Molly hocha lentement la tête.

— Et… euh… j’ai quelquefois du mal à sortir de la nuit, Molly. J’ai envisagé le suicide. Beaucoup de sujets à risque comme moi y pensent. J’ai failli sauter le pas à deux ou trois reprises. La seule chose qui m’a arrêté, jusqu’à présent, c’est qu’il y a une chance pour que je n’aie pas la maladie. (Il soupira, réfléchissant à ce qu’il allait dire maintenant.) D’après une étude récente, vingt-cinq pour cent des sujets à risque qui passent le test et ont un résultat positif tentent de mettre fin à leurs jours. Et le quart d’entre eux réussissent. Je ne suis pas sûr que je résisterais à la nuit noire si je savais avec certitude que j’ai hérité du gène, Molly.

— Le revers de la médaille, c’est que, si tu étais sûr de ne pas l’avoir, tu pourrais enfin dormir sur tes deux oreilles.

— Tu fais bien de parler de l’autre côté de la médaille. Ça se joue réellement à pile ou face. Mais ne crois pas que je serais tranquille pour autant. Dix pour cent de ceux qui passent le test et ont des résultats négatifs finissent par avoir de sérieux problèmes psychologiques.

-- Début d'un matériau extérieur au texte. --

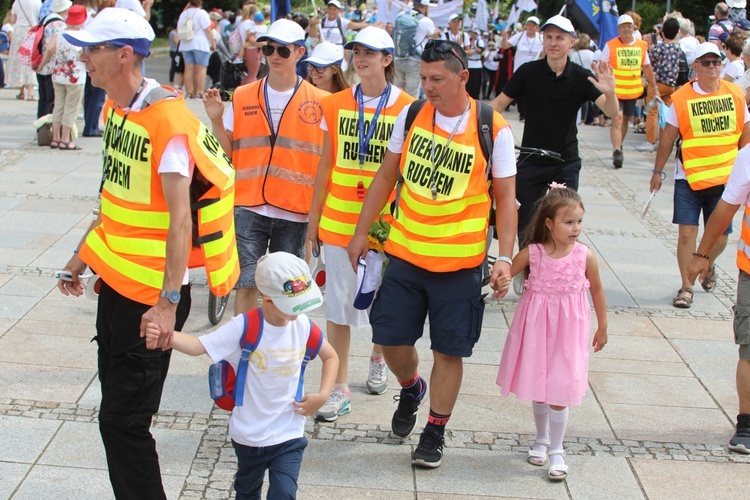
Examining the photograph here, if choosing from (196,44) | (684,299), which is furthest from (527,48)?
(684,299)

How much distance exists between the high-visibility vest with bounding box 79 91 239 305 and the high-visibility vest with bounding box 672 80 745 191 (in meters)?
4.73

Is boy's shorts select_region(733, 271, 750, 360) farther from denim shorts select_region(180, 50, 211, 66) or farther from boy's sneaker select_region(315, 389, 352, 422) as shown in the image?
denim shorts select_region(180, 50, 211, 66)

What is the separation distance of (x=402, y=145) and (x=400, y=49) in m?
10.5

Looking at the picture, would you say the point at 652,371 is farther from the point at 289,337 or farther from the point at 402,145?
the point at 289,337

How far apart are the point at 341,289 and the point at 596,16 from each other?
7647 mm

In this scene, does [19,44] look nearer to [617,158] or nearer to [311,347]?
[617,158]

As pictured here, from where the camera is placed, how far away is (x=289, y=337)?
3754 millimetres

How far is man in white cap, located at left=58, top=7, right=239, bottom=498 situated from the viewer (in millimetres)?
3613

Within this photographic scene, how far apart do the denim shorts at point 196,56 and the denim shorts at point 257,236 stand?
487 inches

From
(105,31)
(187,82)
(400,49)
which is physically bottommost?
(187,82)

— Je ne vois pas pourquoi.

Il détourna la tête.

— Les gens à risque comme moi partent du principe que leur vie sera peut-être brève. Nous renonçons souvent à beaucoup de choses à cause de ça. Avant toi, je n’avais pas eu de liaison avec une fille depuis neuf ans. Et, pour être honnête, je ne pensais pas en avoir de sitôt.

Molly hocha la tête, comme si un mystère venait d’être finalement résolu.

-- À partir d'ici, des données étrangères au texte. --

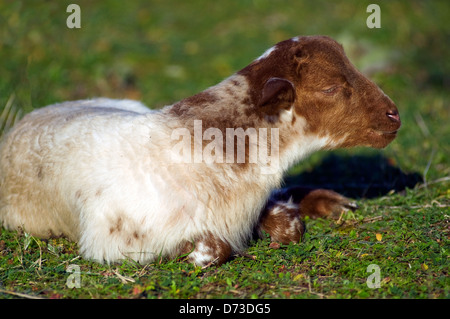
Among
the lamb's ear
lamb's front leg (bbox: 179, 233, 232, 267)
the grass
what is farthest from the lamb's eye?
lamb's front leg (bbox: 179, 233, 232, 267)

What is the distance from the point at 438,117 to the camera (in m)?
9.38

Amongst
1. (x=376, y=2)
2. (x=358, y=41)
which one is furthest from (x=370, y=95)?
(x=376, y=2)

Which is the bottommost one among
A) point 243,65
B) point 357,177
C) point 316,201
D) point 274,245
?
point 274,245

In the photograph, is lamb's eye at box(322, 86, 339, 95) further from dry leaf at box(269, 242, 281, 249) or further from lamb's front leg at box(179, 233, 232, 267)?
lamb's front leg at box(179, 233, 232, 267)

— C’est la raison pour laquelle tu te tues au travail, dit-elle.

Pierre hocha la tête à son tour.

— Mais quand on a fait tous ces sacrifices et qu’on s’aperçoit qu’ils n’étaient pas indispensables, les regrets peuvent être trop lourds à supporter. C’est pourquoi il y en a parmi nous qui se suicident quand ils apprennent qu’ils n’ont pas la maladie. (Il demeura un bon moment silencieux.) À présent, cependant, à présent… je ne suis plus le seul concerné. Peut-être que je vais me résoudre à passer le test.

Elle tendit la main pour lui caresser la joue.

— Non, Pierre. Je ne veux pas que tu le fasses pour moi. Si tu dois passer ce test un jour, il faut que ce soit pour toi. Je parlais sérieusement, tu sais. Je veux qu’on se marie. Si tu as la maladie, on avisera le moment venu. Ma proposition n’est pas liée à ce test.

Pierre battit des paupières. Il était au bord des larmes.

— J’ai de la chance de t’avoir trouvée.

Elle sourit.

— Je peux te retourner le compliment.

Ils restèrent longtemps serrés l’un contre l’autre. Puis Pierre murmura :

— Je vais peut-être le passer, ce test, après tout. J’ai suivi ton conseil. J’ai contacté les assurances Condor il y a une quinzaine de jours, mais je n’ai pas pu signer de contrat.

— Tu n’es toujours pas assuré ?

Il secoua la tête.

— Pour le moment, ils me refusent à cause de mes antécédents familiaux. Mais dans deux mois, le 1er janvier, une nouvelle loi va entrer en vigueur en Californie. Elle n’empêche pas les compagnies d’assurances d’utiliser les informations qu’elles possèdent sur les antécédents familiaux, mais elle leur interdit d’utiliser les résultats des tests génétiques, et ledeuxième point prime sur le premier. Si je passe le test, quels qu’en soient les résultats, ils sont obligés de m’assurer. Ils ne peuvent même pas augmenter le montant de ma cotisation ; tant que je ne présente aucun symptôme.

Molly ne répondit pas. Elle réfléchissait à ce qu’il venait de dire.